Le previsioni fino al 2050
Le previsioni demografiche elaborate dall’Istat prefigurano un nuovo passaggio nella storia demografica che, come abbiamo osservato, è cresciuta poco tra il 2011 e il 2021 (+1,2%). Questa tendenza, tutto sommato, si conferma anche per il decennio in corso, con una previsione, nello scenario di evoluzione mediano, di 1.279.876 residenti nel 2030, ossia 26.719 in più rispetto al 2021, pari al +2,1%. Ma, tra il 2030 e il 2040, la popolazione torna a cresce su livelli modesti, con un incremento previsto di 14 mila residenti, pari al +1,1% per poi fermarsi nel decennio successivo, poiché tra il 2040 e il 2050 si prevedono +312 residenti, che equivale a crescita zero. Al 1° gennaio 2050 i bresciani potrebbero essere 1.294.494, grosso modo 56mila in più rispetto al 2011, anno in cui di fatto si conclude la fase espansione demografica della provincia. Una storia iniziata dai 440 mila residenti censiti nel 1861 che, pur in rallentamento netto dal 2021, si sviluppa comunque con incrementi modesti destinati ad annullarsi tra il 2040 e il 2050.
Ma, come osservato in precedenza, la dinamica demografica della provincia di Brescia rimane rilevante se confrontata con il contesto regionale e, ancor più, con la dinamica del Paese. Infatti la curva della popolazione della Lombardia, che per molti versi si sovrappone a quella della nostra provincia nella fasi di espansione, nell’ultimo decennio coperto dalla previsioni dell’Istat, tra il 2040 e il 2050, segna una prima, modesta, riduzione della popolazione nell’ordine dei - 13mila residenti, pari al -0,1%, rimanendo comunque ampiamente sopra la soglia dei 10 milioni di abitanti.

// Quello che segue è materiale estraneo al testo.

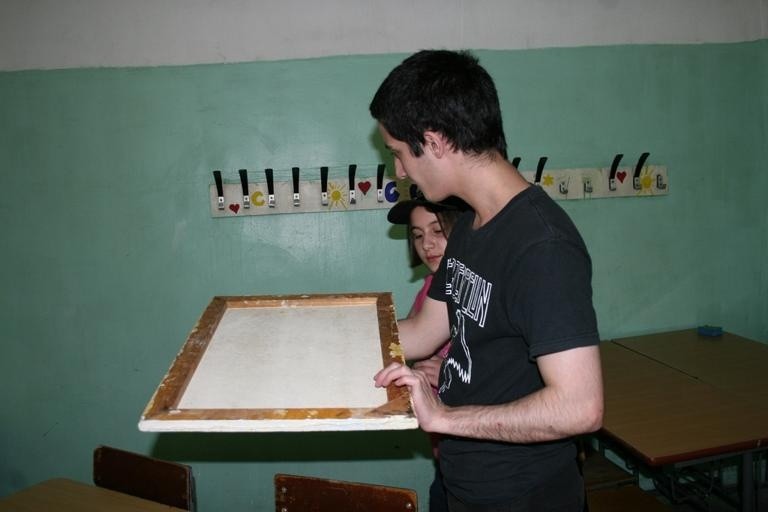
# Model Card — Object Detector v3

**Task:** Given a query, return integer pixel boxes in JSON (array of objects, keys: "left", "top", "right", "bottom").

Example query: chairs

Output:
[
  {"left": 585, "top": 486, "right": 671, "bottom": 512},
  {"left": 93, "top": 446, "right": 192, "bottom": 510},
  {"left": 576, "top": 435, "right": 638, "bottom": 491},
  {"left": 275, "top": 474, "right": 418, "bottom": 512}
]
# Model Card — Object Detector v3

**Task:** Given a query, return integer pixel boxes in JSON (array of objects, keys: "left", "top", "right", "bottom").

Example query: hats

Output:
[{"left": 388, "top": 183, "right": 474, "bottom": 225}]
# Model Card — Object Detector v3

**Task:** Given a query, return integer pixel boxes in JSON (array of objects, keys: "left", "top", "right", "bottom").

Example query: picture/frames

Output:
[{"left": 138, "top": 293, "right": 418, "bottom": 433}]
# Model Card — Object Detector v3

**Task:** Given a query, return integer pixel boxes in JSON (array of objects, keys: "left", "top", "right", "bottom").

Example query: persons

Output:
[
  {"left": 369, "top": 46, "right": 605, "bottom": 512},
  {"left": 398, "top": 183, "right": 466, "bottom": 512}
]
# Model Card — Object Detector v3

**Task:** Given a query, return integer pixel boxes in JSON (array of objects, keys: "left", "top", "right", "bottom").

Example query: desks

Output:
[
  {"left": 1, "top": 479, "right": 190, "bottom": 512},
  {"left": 613, "top": 329, "right": 768, "bottom": 512},
  {"left": 596, "top": 342, "right": 768, "bottom": 512}
]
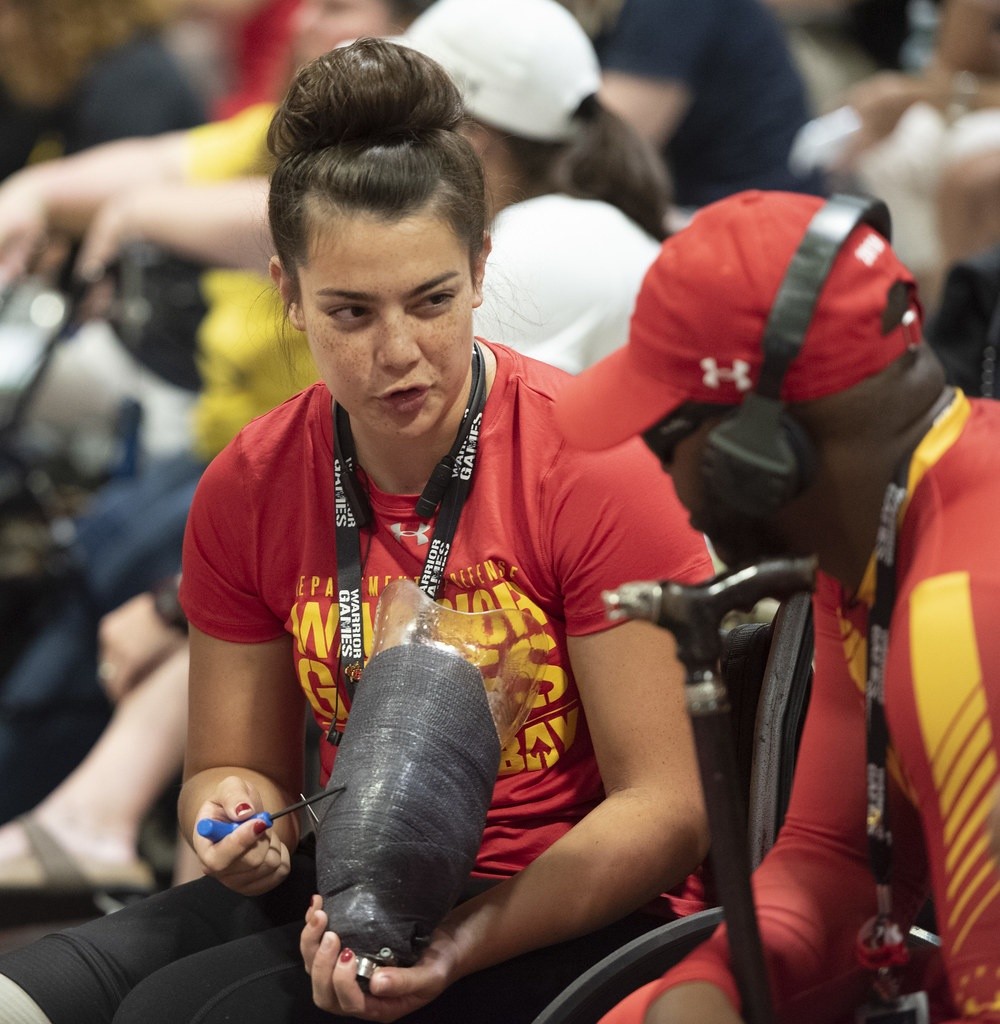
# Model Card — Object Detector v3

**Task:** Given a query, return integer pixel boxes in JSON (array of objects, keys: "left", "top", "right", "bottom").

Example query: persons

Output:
[
  {"left": 0, "top": 39, "right": 736, "bottom": 1021},
  {"left": 0, "top": 0, "right": 1000, "bottom": 904},
  {"left": 547, "top": 191, "right": 999, "bottom": 1024}
]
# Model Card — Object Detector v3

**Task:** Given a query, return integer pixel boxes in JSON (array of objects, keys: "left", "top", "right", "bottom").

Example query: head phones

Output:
[{"left": 702, "top": 191, "right": 897, "bottom": 518}]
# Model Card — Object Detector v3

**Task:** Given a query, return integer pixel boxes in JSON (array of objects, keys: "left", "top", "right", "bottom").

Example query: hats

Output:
[
  {"left": 332, "top": 0, "right": 604, "bottom": 141},
  {"left": 550, "top": 188, "right": 927, "bottom": 453}
]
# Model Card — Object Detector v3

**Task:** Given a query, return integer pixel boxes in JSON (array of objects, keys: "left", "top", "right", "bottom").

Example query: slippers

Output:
[{"left": 0, "top": 813, "right": 154, "bottom": 921}]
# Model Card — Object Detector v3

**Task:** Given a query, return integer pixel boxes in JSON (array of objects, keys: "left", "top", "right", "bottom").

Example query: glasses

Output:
[{"left": 637, "top": 402, "right": 729, "bottom": 473}]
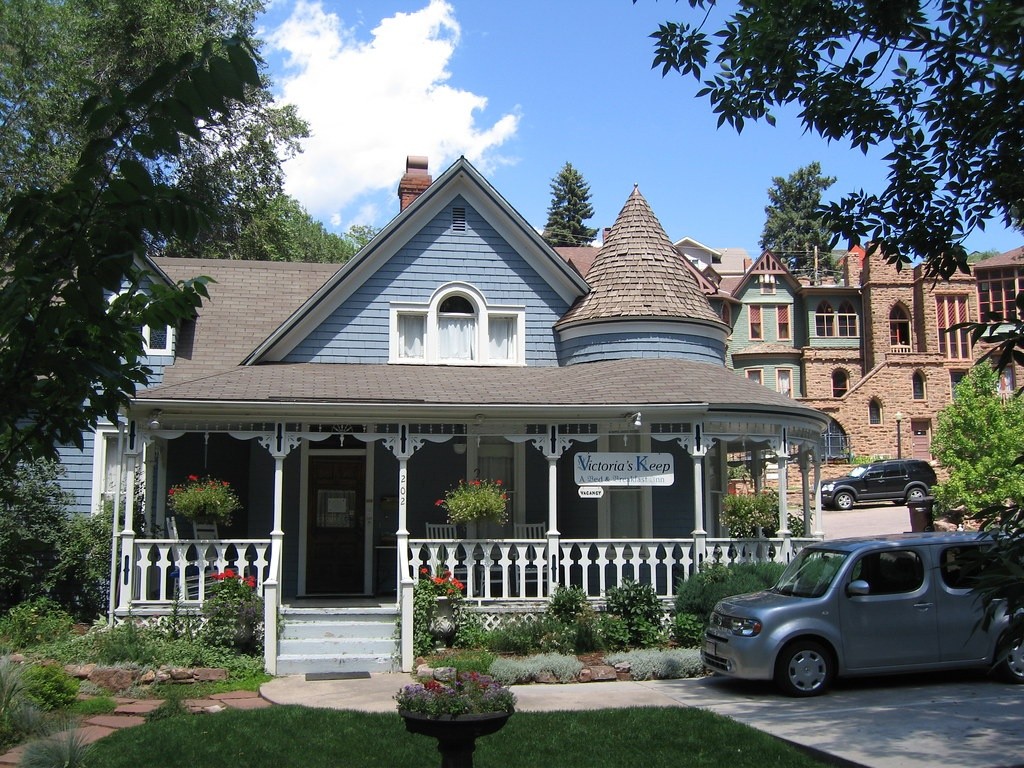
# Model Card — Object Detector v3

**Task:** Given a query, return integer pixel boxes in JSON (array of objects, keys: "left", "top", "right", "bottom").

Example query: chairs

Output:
[
  {"left": 424, "top": 522, "right": 467, "bottom": 599},
  {"left": 513, "top": 522, "right": 554, "bottom": 595},
  {"left": 167, "top": 517, "right": 252, "bottom": 602}
]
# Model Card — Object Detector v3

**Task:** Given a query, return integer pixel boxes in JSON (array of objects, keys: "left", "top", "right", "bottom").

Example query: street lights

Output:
[{"left": 895, "top": 411, "right": 902, "bottom": 459}]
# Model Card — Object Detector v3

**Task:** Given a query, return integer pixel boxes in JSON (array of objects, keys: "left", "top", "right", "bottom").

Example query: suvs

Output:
[{"left": 812, "top": 459, "right": 938, "bottom": 511}]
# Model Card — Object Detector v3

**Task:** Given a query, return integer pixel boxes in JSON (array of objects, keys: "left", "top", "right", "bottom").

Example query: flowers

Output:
[
  {"left": 434, "top": 479, "right": 510, "bottom": 527},
  {"left": 393, "top": 672, "right": 519, "bottom": 718},
  {"left": 421, "top": 569, "right": 465, "bottom": 598},
  {"left": 202, "top": 569, "right": 266, "bottom": 622},
  {"left": 169, "top": 475, "right": 243, "bottom": 529}
]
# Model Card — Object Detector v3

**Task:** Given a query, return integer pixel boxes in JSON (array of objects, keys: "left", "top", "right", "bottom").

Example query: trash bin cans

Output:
[{"left": 907, "top": 496, "right": 935, "bottom": 533}]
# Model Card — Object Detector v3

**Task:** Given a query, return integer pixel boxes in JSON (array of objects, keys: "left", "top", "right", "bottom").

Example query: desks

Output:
[
  {"left": 375, "top": 546, "right": 397, "bottom": 595},
  {"left": 479, "top": 564, "right": 513, "bottom": 598}
]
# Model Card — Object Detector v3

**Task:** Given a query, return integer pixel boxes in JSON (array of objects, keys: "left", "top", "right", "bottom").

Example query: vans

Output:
[{"left": 699, "top": 532, "right": 1024, "bottom": 698}]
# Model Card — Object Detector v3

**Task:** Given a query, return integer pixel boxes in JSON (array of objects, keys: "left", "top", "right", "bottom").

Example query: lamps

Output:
[
  {"left": 148, "top": 409, "right": 164, "bottom": 429},
  {"left": 625, "top": 412, "right": 643, "bottom": 427}
]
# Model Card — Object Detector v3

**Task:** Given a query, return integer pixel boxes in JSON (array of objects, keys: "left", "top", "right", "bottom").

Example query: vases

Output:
[
  {"left": 431, "top": 595, "right": 458, "bottom": 653},
  {"left": 398, "top": 708, "right": 516, "bottom": 768},
  {"left": 232, "top": 618, "right": 252, "bottom": 647}
]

Ben più significativo è il confronto con il dato nazionale nel quale la popolazione residente è in riduzione continua dai 59,4 milioni di abitanti del 2011, ai 58,9 milioni al 1° gennaio 2025, destinati nelle previsioni dell’Istat a scendere a 58,5 nel 2030, 56,9 nel 2040, fino ai 54,6 milioni di abitanti nel 2050. In altri termini l’Italia tra il 2011 e il 2050 perderebbe quasi 4,8 milioni di abitanti, con una riduzione della popolazione nell’ordine del -8% mentre, nello stesso arco temporale la provincia di Brescia aumenterebbe di oltre 56mila in propri residenti, pari al +4,5%. Possiamo guardare con un certo ottimismo agli anni che verranno, con tutte le sfide che l’invecchiamento della popolazione pone alle nostre comunità.